SET EXERCISE: Reproduce all of the lines below, requests included, and rescale every number in the answers, both coordinates and distances, by a factor of 2.5. Round each result to as many decimal places as the original had, with halves rounding up, and leave the numbers in the requests unchanged.
□ □ □ □ □
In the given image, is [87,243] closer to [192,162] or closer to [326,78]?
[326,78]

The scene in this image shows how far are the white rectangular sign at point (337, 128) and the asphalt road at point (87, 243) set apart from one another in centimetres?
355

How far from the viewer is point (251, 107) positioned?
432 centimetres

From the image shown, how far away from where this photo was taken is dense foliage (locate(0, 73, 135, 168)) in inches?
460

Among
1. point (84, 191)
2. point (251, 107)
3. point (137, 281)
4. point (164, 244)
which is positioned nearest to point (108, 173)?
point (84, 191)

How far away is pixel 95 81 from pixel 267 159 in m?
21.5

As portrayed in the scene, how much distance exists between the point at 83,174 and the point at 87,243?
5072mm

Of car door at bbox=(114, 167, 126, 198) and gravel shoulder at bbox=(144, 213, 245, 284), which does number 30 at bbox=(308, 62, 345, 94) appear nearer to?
□ □ □ □ □
SOLUTION TO THIS PROBLEM:
In the given image, is [87,243] closer to [192,162] or closer to [326,78]?
[815,195]

The scene in this image shows how far are the white rectangular sign at point (337, 128) and the asphalt road at point (87, 243) set apart from one another in centimetres?
888

How far from the viewer is point (251, 107) positioned?
1080 centimetres

From the image shown, how far away from where this photo was taken is dense foliage (locate(0, 73, 135, 168)) in inches?
1150

Among
1. point (84, 191)
2. point (251, 107)
3. point (137, 281)
4. point (164, 244)
which is positioned nearest to point (108, 173)?
point (210, 478)

How far away is pixel 95 81 from pixel 267 159 in m?
53.8

As portrayed in the scene, how much distance exists between the point at 83,174 and the point at 87,243?
12680mm

Of car door at bbox=(114, 167, 126, 198) and gravel shoulder at bbox=(144, 213, 245, 284), which does number 30 at bbox=(308, 62, 345, 94) appear nearer to?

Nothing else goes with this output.